# [Written exercise]
Quote each line of the material verbatim, without the pictures.

::: Dataset extract :::

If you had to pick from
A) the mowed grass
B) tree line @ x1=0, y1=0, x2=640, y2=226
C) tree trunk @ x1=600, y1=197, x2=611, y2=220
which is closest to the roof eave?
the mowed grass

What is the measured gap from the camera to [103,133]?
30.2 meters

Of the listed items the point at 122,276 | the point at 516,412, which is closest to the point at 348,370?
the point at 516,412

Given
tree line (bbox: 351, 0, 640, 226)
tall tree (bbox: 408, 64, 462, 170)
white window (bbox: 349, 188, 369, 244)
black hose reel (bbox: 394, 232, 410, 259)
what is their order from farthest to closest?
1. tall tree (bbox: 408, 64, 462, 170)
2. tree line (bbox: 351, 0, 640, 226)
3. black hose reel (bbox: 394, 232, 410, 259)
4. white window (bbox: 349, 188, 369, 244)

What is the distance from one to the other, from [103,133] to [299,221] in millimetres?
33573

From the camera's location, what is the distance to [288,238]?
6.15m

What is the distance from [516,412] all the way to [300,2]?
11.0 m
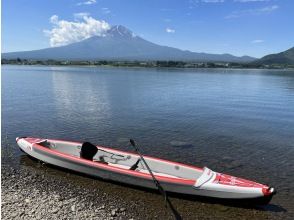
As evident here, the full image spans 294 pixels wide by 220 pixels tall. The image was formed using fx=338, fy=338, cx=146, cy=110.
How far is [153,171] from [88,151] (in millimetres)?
3735

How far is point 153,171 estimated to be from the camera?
1722cm

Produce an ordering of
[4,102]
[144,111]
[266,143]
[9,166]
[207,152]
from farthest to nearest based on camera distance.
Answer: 1. [4,102]
2. [144,111]
3. [266,143]
4. [207,152]
5. [9,166]

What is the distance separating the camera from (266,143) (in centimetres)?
2503

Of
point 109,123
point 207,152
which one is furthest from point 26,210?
point 109,123

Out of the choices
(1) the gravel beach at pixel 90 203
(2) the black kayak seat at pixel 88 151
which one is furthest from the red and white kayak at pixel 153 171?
(1) the gravel beach at pixel 90 203

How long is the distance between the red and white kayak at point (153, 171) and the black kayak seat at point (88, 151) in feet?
0.37

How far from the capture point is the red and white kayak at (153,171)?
1428 cm

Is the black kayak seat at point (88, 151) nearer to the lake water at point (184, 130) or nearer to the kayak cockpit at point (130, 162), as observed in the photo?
the kayak cockpit at point (130, 162)

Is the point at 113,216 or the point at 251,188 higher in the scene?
the point at 251,188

:::

# [Solution to the exercise]
If you had to pick from
A) the mowed grass
B) tree line @ x1=0, y1=0, x2=640, y2=226
C) tree trunk @ x1=600, y1=197, x2=611, y2=220
which is closest to the roof eave?
the mowed grass

What is the measured gap from the camera to [103,133]?
30.2 meters

Of the listed items the point at 122,276 | the point at 516,412, which is closest to the point at 348,370?
the point at 516,412

Given
tree line (bbox: 351, 0, 640, 226)
tall tree (bbox: 408, 64, 462, 170)
white window (bbox: 349, 188, 369, 244)
black hose reel (bbox: 394, 232, 410, 259)
what is their order from farthest to closest?
1. tall tree (bbox: 408, 64, 462, 170)
2. tree line (bbox: 351, 0, 640, 226)
3. black hose reel (bbox: 394, 232, 410, 259)
4. white window (bbox: 349, 188, 369, 244)

What is the distance from one to the other, from [103,133] to [299,221] in millimetres?
33573

From the camera's location, what is the distance to [288,238]?
6.15m

What is the distance from [516,412] all the way to [300,2]?
11.0 m
As evident here, the full image spans 294 pixels wide by 220 pixels tall. The image was formed using fx=338, fy=338, cx=146, cy=110.
How far is [153,171] from [88,151] (in millimetres)?
3735

How far is point 153,171 estimated to be from the camera?
1722cm

Produce an ordering of
[4,102]
[144,111]
[266,143]
[9,166]
[207,152]
from farthest to nearest based on camera distance.
Answer: 1. [4,102]
2. [144,111]
3. [266,143]
4. [207,152]
5. [9,166]

What is the distance separating the camera from (266,143) (in centimetres)?
2503

Of
point 109,123
point 207,152
which one is furthest from point 26,210?
point 109,123

Out of the choices
(1) the gravel beach at pixel 90 203
(2) the black kayak seat at pixel 88 151
which one is furthest from the red and white kayak at pixel 153 171?
(1) the gravel beach at pixel 90 203

How long is the distance between the red and white kayak at point (153, 171) and the black kayak seat at point (88, 151) in feet?
0.37

How far from the capture point is the red and white kayak at (153,171)?
1428 cm

Is the black kayak seat at point (88, 151) nearer to the lake water at point (184, 130) or nearer to the kayak cockpit at point (130, 162), as observed in the photo?
the kayak cockpit at point (130, 162)

Is the point at 113,216 or the point at 251,188 higher in the scene?
the point at 251,188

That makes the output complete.